Records from a dataset
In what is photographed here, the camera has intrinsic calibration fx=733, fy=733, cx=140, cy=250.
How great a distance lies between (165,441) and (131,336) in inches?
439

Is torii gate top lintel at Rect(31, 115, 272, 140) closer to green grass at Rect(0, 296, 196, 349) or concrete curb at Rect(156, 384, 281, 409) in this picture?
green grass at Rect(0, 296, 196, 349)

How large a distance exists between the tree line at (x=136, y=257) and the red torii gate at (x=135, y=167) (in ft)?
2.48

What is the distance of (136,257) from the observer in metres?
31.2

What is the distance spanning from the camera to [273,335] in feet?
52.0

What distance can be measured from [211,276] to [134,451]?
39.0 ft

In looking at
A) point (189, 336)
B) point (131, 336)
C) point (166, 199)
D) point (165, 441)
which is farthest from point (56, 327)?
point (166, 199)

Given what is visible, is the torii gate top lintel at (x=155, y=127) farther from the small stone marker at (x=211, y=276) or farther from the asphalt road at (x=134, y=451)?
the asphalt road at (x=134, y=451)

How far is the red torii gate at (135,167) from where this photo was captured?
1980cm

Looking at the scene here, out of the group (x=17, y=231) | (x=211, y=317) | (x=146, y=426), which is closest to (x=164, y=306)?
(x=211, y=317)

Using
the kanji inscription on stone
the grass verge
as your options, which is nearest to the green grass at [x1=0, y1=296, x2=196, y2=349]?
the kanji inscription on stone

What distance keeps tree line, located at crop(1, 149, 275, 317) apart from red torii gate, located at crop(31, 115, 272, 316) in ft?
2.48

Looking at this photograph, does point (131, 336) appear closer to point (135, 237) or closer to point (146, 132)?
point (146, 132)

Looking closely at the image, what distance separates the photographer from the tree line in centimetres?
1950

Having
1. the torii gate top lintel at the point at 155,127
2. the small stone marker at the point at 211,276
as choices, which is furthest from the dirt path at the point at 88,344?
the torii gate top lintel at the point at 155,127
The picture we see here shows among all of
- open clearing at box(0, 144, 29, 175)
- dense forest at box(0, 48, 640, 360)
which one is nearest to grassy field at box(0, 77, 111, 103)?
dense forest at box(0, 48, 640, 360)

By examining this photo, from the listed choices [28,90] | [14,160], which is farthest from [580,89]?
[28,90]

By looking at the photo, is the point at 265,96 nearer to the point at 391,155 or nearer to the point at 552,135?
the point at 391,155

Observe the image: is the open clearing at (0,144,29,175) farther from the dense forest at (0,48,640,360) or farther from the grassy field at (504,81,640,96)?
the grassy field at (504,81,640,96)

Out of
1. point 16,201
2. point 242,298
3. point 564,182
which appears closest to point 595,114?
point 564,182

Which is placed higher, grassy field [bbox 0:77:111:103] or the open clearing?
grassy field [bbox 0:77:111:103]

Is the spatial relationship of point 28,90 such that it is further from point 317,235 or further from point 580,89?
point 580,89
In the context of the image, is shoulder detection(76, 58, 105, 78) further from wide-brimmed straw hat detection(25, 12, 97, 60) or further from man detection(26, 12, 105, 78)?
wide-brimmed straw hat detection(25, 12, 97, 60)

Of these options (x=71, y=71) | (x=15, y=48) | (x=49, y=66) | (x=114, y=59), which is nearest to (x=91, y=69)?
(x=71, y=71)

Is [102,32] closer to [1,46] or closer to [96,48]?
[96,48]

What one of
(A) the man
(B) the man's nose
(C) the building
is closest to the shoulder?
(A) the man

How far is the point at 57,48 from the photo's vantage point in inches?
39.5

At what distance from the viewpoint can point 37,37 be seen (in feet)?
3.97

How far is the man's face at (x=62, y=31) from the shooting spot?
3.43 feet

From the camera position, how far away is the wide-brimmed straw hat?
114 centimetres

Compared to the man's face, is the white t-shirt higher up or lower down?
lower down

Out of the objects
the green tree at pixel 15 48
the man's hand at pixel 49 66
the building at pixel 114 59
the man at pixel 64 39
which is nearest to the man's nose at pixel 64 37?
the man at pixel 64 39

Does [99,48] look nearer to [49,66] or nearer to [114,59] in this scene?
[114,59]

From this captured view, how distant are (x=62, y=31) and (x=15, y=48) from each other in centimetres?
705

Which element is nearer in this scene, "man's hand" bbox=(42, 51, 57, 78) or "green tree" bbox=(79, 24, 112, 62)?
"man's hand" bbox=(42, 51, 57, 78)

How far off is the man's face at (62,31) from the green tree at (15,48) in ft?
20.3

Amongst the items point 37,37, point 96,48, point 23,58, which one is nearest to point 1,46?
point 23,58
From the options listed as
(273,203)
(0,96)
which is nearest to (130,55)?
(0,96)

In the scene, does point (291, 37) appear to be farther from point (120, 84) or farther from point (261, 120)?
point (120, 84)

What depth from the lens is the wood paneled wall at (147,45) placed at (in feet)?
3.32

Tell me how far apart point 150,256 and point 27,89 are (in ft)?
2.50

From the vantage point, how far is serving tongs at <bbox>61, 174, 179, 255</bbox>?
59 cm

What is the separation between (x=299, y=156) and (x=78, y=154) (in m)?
* * *
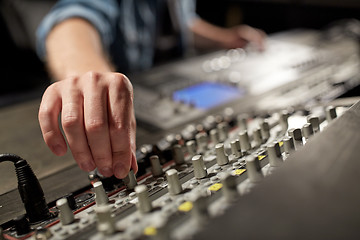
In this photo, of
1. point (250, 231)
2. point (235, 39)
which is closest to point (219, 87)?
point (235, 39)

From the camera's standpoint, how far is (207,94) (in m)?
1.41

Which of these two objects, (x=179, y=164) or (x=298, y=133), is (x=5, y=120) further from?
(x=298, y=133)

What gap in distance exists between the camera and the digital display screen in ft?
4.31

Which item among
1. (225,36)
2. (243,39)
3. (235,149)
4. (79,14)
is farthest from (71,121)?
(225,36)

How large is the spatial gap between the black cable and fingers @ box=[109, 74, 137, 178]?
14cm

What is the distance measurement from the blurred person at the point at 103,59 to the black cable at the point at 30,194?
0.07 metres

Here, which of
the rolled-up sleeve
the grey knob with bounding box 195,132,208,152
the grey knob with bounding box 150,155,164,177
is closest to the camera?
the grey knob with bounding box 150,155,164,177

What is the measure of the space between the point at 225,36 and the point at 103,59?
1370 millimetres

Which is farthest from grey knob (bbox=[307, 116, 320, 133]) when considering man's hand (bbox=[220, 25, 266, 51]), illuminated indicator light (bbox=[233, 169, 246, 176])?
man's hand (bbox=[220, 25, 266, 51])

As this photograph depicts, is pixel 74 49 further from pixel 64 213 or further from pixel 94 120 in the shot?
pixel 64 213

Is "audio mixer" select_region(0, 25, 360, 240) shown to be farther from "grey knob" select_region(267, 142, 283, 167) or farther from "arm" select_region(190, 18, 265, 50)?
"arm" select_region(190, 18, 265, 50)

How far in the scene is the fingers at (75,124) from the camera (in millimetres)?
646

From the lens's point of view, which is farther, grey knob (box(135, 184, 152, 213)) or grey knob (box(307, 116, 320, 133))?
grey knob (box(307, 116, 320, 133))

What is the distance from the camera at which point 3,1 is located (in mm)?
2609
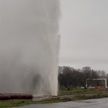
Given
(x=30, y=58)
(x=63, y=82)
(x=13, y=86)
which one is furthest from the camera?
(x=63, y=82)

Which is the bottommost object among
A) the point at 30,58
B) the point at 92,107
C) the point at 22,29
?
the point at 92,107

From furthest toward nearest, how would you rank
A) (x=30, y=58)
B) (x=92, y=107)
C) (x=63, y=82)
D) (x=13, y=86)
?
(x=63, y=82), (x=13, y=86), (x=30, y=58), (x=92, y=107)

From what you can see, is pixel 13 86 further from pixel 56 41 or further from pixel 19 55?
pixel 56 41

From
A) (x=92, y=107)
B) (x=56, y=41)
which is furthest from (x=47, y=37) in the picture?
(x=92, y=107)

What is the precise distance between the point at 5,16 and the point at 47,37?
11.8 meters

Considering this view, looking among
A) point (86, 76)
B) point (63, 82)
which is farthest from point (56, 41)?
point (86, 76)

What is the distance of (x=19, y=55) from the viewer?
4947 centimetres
---
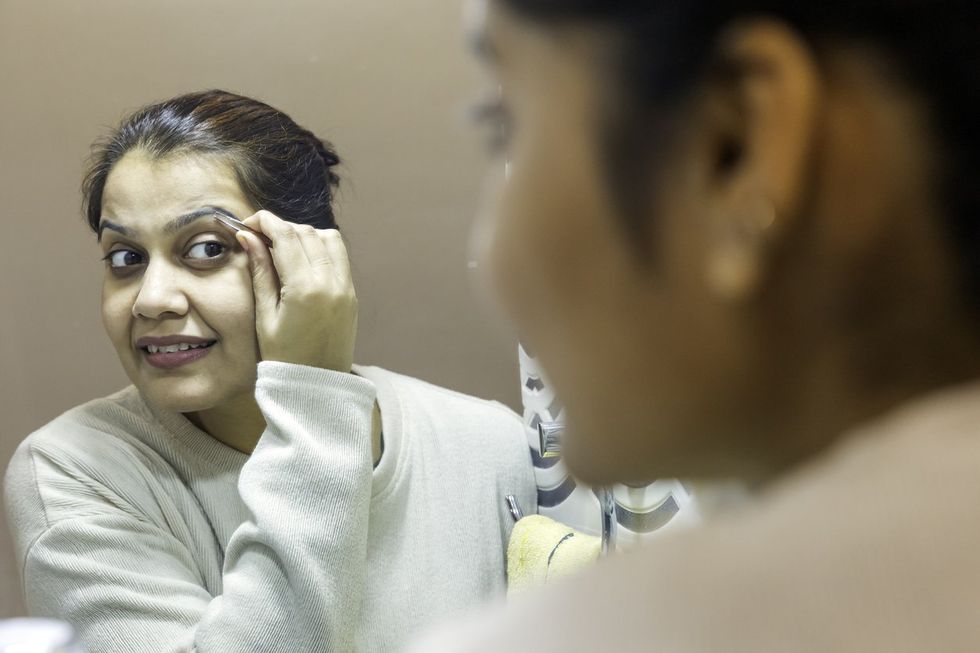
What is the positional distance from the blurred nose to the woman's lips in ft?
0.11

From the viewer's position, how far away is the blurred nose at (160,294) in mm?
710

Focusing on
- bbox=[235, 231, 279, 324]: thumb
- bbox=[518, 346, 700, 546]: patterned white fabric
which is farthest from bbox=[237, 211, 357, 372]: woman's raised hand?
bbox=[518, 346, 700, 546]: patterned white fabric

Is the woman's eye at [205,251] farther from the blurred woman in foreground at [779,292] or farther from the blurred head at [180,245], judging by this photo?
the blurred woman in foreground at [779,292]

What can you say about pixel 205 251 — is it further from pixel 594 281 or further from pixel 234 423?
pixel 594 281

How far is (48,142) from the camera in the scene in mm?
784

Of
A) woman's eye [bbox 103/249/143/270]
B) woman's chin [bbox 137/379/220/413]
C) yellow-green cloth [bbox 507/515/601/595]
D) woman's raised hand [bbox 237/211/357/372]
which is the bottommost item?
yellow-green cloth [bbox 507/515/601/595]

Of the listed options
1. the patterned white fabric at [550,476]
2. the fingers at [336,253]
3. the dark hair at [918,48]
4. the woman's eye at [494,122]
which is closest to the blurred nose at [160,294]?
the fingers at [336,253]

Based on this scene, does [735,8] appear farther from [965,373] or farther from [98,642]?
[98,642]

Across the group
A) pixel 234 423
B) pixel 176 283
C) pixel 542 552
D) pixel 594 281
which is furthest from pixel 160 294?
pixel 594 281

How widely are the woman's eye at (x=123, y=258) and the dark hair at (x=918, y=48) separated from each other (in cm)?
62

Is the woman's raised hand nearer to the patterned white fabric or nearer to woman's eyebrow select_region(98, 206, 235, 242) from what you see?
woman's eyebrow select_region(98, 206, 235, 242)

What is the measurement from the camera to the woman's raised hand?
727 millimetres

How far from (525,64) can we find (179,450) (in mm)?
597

* [Request]
Gather every line of the material that contains the word "fabric" and copy each one out.

* [Solution to this exercise]
- bbox=[518, 346, 700, 546]: patterned white fabric
bbox=[518, 346, 700, 546]: patterned white fabric
1. the patterned white fabric at [550,476]
Is the woman's raised hand nearer to the patterned white fabric or nearer to woman's eyebrow select_region(98, 206, 235, 242) from what you see?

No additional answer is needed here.